Task directions: Switch "camera" to "viewer" everywhere in the lines below, and reproduce them with nothing else changed.

─── Rows ───

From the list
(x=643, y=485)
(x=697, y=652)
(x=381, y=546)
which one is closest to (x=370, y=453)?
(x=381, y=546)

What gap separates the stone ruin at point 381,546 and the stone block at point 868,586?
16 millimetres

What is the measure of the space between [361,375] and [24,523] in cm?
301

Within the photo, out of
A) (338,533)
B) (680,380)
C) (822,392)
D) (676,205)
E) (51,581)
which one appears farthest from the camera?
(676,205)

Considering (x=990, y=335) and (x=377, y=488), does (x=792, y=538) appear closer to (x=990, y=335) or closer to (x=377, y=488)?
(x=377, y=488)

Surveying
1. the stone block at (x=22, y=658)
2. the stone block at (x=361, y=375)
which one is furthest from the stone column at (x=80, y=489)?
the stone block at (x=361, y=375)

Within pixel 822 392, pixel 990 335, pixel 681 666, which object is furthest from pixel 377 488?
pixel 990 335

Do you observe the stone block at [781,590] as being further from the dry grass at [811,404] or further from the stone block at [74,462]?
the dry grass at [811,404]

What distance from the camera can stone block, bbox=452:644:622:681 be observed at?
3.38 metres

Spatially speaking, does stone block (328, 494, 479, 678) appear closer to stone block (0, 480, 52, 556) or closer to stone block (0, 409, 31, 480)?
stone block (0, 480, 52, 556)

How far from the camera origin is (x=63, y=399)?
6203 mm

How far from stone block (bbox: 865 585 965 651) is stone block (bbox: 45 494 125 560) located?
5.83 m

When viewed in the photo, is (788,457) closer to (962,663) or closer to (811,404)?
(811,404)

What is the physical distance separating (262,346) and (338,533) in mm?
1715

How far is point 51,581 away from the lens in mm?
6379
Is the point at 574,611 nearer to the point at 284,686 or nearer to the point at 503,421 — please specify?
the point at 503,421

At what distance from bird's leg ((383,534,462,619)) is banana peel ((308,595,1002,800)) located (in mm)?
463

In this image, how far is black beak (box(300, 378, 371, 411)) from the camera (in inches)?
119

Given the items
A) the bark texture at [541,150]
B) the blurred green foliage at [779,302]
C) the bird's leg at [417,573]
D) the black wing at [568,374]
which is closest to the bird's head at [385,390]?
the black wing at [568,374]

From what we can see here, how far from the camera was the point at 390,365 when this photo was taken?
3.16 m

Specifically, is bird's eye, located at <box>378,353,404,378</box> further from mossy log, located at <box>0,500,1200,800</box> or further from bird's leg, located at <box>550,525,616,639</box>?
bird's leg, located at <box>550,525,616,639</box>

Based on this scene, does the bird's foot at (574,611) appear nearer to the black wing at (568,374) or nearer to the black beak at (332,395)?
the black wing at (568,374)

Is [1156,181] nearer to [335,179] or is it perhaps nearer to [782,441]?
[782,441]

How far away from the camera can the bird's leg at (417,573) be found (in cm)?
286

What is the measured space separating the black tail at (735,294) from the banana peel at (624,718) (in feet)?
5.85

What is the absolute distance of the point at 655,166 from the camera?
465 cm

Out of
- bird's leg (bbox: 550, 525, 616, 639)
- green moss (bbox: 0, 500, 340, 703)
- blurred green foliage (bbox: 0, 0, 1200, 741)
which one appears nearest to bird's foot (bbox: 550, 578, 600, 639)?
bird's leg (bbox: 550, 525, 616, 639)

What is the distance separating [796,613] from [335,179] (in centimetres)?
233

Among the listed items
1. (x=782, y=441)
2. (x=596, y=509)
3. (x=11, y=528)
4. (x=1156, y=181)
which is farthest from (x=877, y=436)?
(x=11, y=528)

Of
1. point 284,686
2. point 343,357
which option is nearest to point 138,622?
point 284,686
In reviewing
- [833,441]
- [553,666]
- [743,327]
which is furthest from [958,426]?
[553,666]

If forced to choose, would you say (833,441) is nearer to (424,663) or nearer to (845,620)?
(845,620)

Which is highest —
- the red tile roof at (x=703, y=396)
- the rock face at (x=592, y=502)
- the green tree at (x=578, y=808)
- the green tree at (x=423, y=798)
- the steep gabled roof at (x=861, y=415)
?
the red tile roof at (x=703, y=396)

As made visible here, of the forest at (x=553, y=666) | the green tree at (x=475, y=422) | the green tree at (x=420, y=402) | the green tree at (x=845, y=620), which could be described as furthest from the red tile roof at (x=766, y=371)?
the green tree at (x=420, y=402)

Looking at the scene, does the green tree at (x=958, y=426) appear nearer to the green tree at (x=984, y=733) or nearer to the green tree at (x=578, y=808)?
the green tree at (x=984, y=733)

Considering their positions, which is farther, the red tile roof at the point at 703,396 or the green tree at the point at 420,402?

───

Written answer:
From the list
(x=643, y=485)
(x=697, y=652)
(x=381, y=546)
which one is closest to (x=370, y=453)?
(x=381, y=546)

What gap separates the stone ruin at point 381,546 and the stone block at point 868,586?
16 millimetres

What is the measure of the space between [361,375] and [24,523] in cm?
301

Within the photo, out of
A) (338,533)
B) (680,380)
C) (822,392)
D) (676,205)
E) (51,581)
which one appears farthest from the viewer?
(676,205)

Considering (x=990, y=335) and (x=377, y=488), does (x=792, y=538) appear closer to (x=990, y=335) or closer to (x=377, y=488)?
(x=377, y=488)

Surveying
1. the stone block at (x=22, y=658)
2. the stone block at (x=361, y=375)
which one is furthest from the stone column at (x=80, y=489)?
the stone block at (x=361, y=375)

Within pixel 822 392, pixel 990 335, pixel 681 666, which object is furthest from pixel 377 488?
pixel 990 335

Do you observe the stone block at [781,590] as being further from the dry grass at [811,404] or further from the stone block at [74,462]?
the dry grass at [811,404]

What distance from the viewer can stone block, bbox=452:644:622:681 be observed at?
3.38 metres

Spatially speaking, does stone block (328, 494, 479, 678) appear closer to stone block (0, 480, 52, 556) or closer to stone block (0, 409, 31, 480)?
stone block (0, 480, 52, 556)

How far from the viewer origin is (x=63, y=399)?
6203 mm

How far from stone block (bbox: 865 585 965 651) is stone block (bbox: 45 494 125 560) located?
5.83 m

When viewed in the photo, is (788,457) closer to (962,663) or closer to (811,404)?
(811,404)

What is the physical distance separating (262,346) and (338,533) in mm?
1715

How far is point 51,581 away from the lens in mm?
6379
Is the point at 574,611 nearer to the point at 284,686 or nearer to the point at 503,421 — please specify?
the point at 503,421

At what distance from bird's leg ((383,534,462,619)) is banana peel ((308,595,1002,800)) located (in mm)?
463

In this image, how far is black beak (box(300, 378, 371, 411)) from the viewer (in inches)?
119

Given the items
A) the bark texture at [541,150]
B) the blurred green foliage at [779,302]
C) the bird's leg at [417,573]
D) the black wing at [568,374]
which is closest to the bird's head at [385,390]?
the black wing at [568,374]

From what we can see here, how far from the viewer was the point at 390,365 when this photo was taken?
3.16 m

Specifically, is bird's eye, located at <box>378,353,404,378</box> further from mossy log, located at <box>0,500,1200,800</box> or further from bird's leg, located at <box>550,525,616,639</box>?
bird's leg, located at <box>550,525,616,639</box>

Based on this scene, does the bird's foot at (574,611) appear nearer to the black wing at (568,374) or nearer to the black beak at (332,395)?
the black wing at (568,374)

Is [1156,181] nearer to [335,179] or is it perhaps nearer to [782,441]?
[782,441]

How far away from the viewer can the bird's leg at (417,573) be found (in cm)?
286

What is the measured space separating the black tail at (735,294) from the banana peel at (624,718) (in feet)?
5.85

What is the absolute distance of the point at 655,166 from the viewer?
465 cm

Out of
- bird's leg (bbox: 550, 525, 616, 639)
- green moss (bbox: 0, 500, 340, 703)
- blurred green foliage (bbox: 0, 0, 1200, 741)
which one appears nearest to bird's foot (bbox: 550, 578, 600, 639)?
bird's leg (bbox: 550, 525, 616, 639)

What is the distance separating [796,613] from [335,179] (in centimetres)?
233

Among the listed items
1. (x=782, y=441)
2. (x=596, y=509)
3. (x=11, y=528)
4. (x=1156, y=181)
which is farthest from (x=877, y=436)?
(x=11, y=528)

Of
1. point 284,686
2. point 343,357
which option is nearest to point 138,622?
point 284,686
In reviewing
- [833,441]
- [553,666]
- [743,327]
which is furthest from [958,426]?
[553,666]

If forced to choose, would you say (833,441) is nearer to (424,663) or nearer to (845,620)?
(845,620)

Which is highest —
- the red tile roof at (x=703, y=396)
- the rock face at (x=592, y=502)
- the green tree at (x=578, y=808)
- the green tree at (x=423, y=798)
- the steep gabled roof at (x=861, y=415)
?
the red tile roof at (x=703, y=396)

As made visible here, of the forest at (x=553, y=666) | the green tree at (x=475, y=422) | the green tree at (x=420, y=402) | the green tree at (x=845, y=620), which could be described as furthest from the red tile roof at (x=766, y=371)?
the green tree at (x=420, y=402)

Looking at the scene, does the green tree at (x=958, y=426) appear nearer to the green tree at (x=984, y=733) or nearer to the green tree at (x=578, y=808)?
the green tree at (x=984, y=733)

Considering their positions, which is farther, the red tile roof at the point at 703,396 or the green tree at the point at 420,402?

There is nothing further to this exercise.